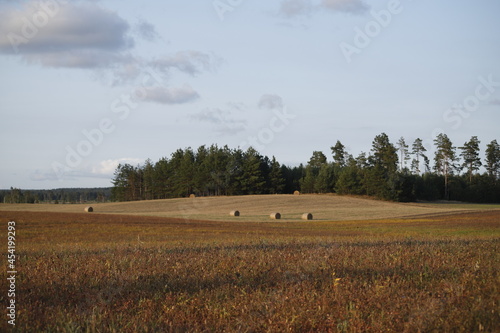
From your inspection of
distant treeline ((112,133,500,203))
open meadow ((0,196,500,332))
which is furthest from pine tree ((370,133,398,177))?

==

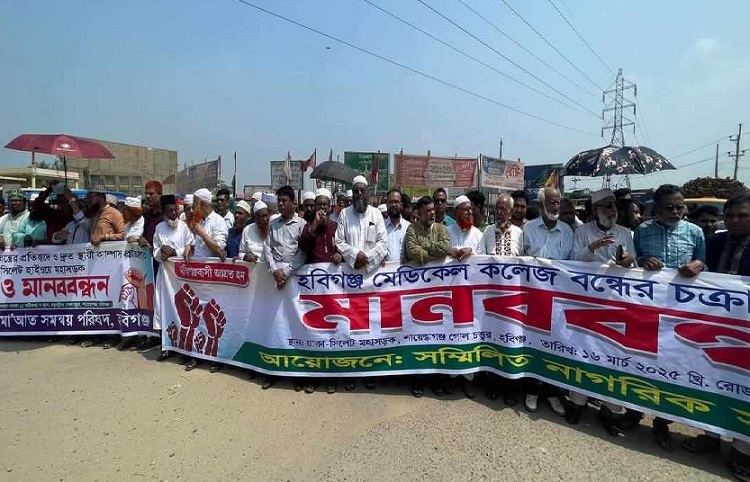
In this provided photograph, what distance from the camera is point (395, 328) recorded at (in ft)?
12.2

--

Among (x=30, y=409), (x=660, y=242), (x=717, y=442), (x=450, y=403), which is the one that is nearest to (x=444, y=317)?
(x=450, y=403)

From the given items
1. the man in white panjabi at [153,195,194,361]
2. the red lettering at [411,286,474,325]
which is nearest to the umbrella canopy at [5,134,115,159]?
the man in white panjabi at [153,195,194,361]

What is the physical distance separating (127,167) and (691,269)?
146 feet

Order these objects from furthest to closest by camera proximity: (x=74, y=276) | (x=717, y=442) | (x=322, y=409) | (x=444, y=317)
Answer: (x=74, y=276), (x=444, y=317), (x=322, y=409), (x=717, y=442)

* [GOAL OF THE EXERCISE]:
Rewrite the records starting at the line containing "Order these objects" and ending at the line containing "y=409), (x=717, y=442)", putting "farthest" in place of "furthest" and keeping everything else the same.

* [COMPLETED TASK]:
Order these objects from farthest to closest by camera proximity: (x=74, y=276) | (x=717, y=442) | (x=322, y=409) | (x=444, y=317)
Answer: (x=74, y=276), (x=444, y=317), (x=322, y=409), (x=717, y=442)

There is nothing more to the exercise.